- [The task] Every line from the one with "category: duikercommongrey" through the final line of the data below goes in the answer, copied exactly. Pictures do not.

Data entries
[Start of Attachment]

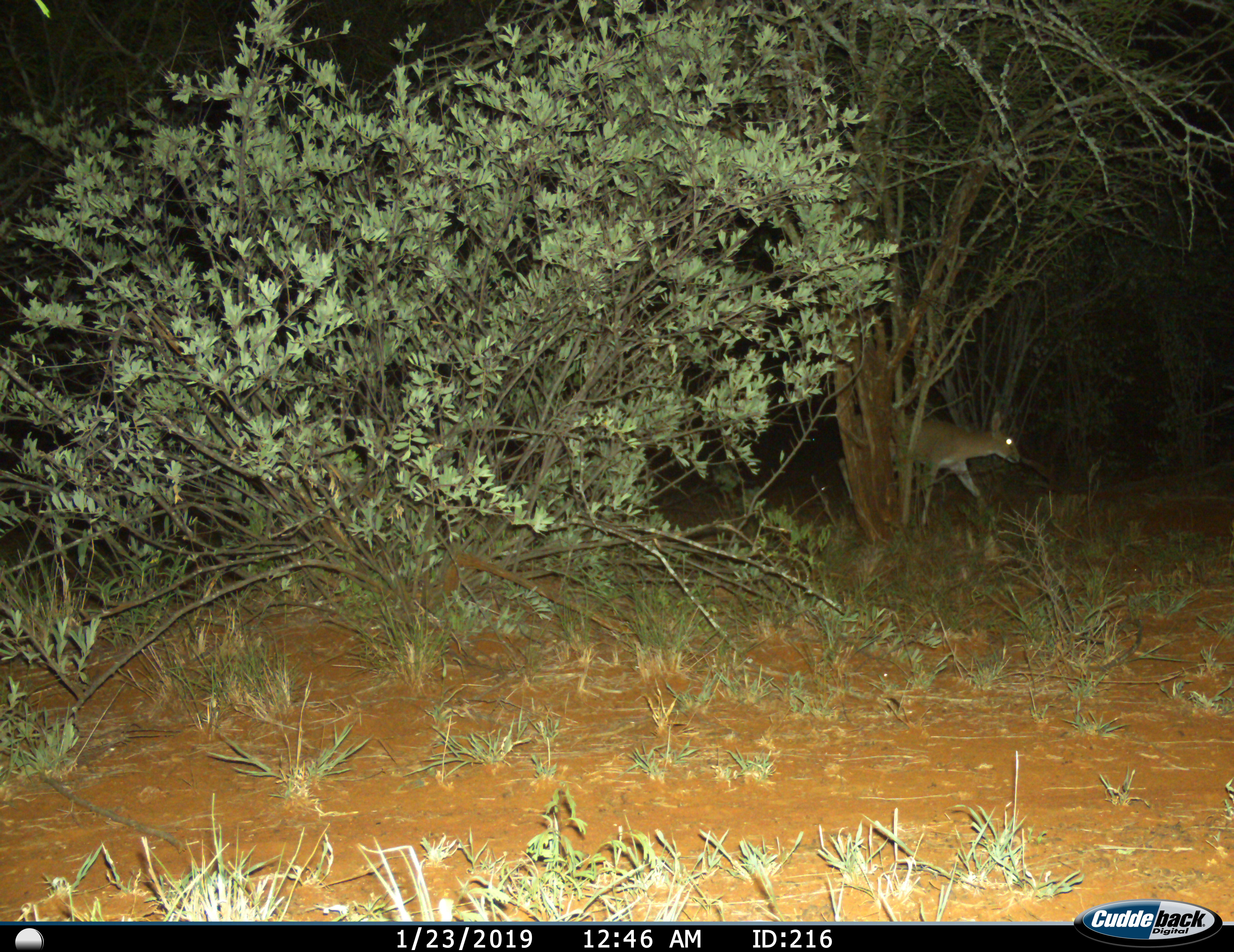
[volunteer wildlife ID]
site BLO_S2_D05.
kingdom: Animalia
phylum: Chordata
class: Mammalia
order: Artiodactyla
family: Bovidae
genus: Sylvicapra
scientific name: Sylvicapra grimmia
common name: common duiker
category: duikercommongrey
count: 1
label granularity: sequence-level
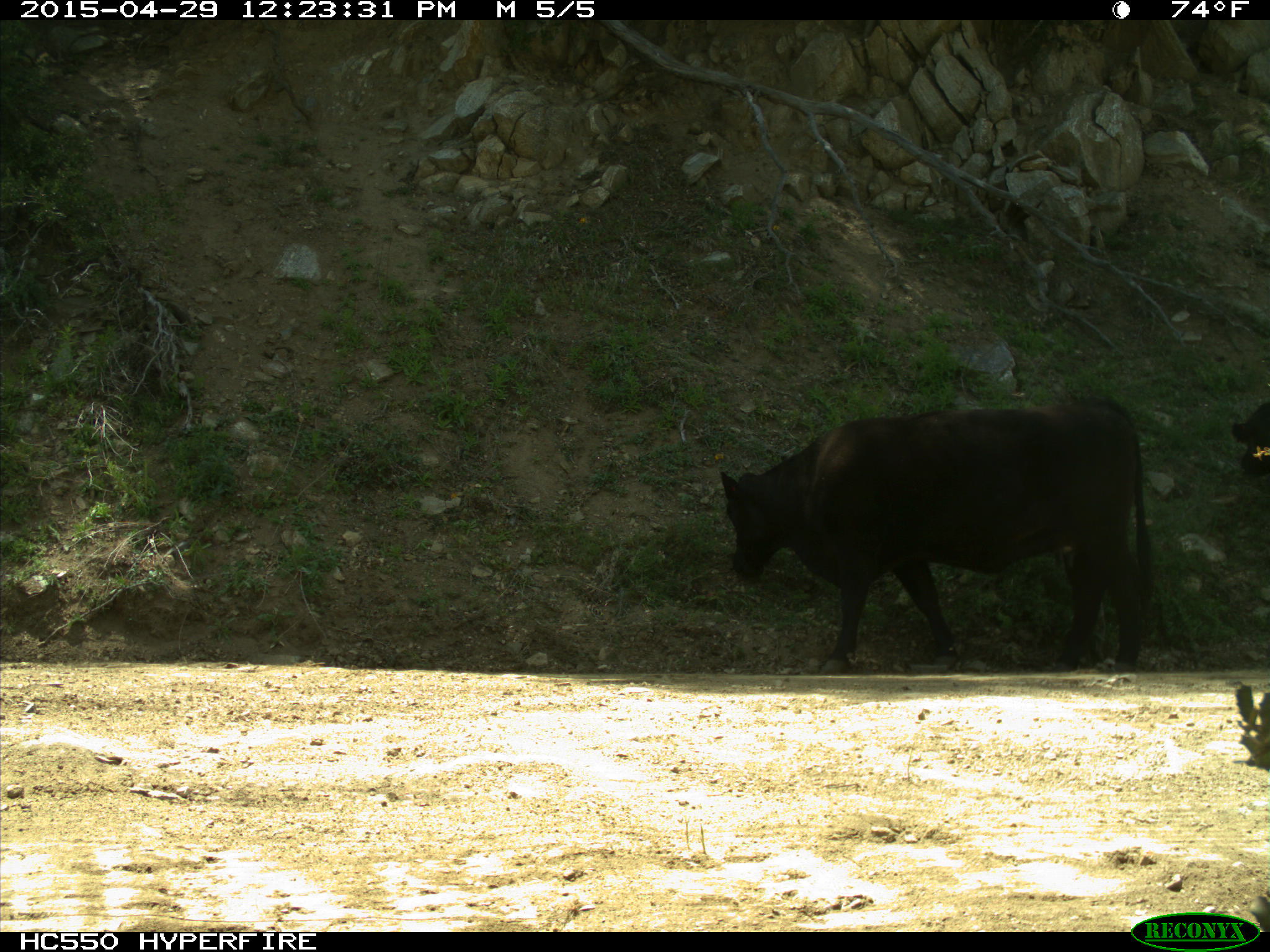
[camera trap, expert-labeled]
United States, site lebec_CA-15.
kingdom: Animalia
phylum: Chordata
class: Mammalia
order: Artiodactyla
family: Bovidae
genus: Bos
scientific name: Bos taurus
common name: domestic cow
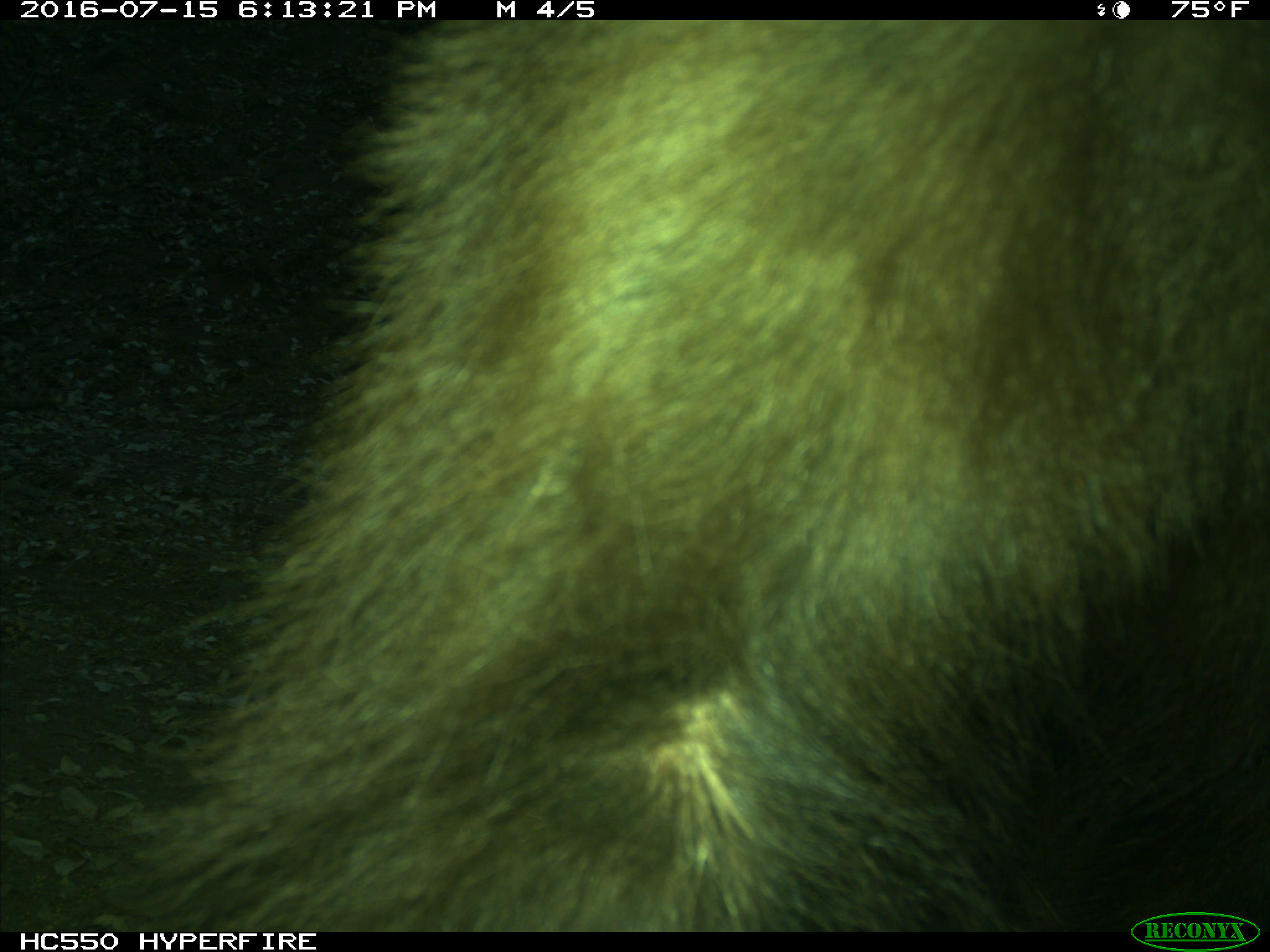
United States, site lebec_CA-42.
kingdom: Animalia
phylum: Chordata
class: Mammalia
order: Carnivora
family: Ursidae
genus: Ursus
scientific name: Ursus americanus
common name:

[End of Attachment]

- [Problem solution]
category: duikercommongrey
count: 1
label granularity: sequence-level
[camera trap, expert-labeled]
United States, site lebec_CA-15.
kingdom: Animalia
phylum: Chordata
class: Mammalia
order: Artiodactyla
family: Bovidae
genus: Bos
scientific name: Bos taurus
common name: domestic cow
United States, site lebec_CA-42.
kingdom: Animalia
phylum: Chordata
class: Mammalia
order: Carnivora
family: Ursidae
genus: Ursus
scientific name: Ursus americanus
common name:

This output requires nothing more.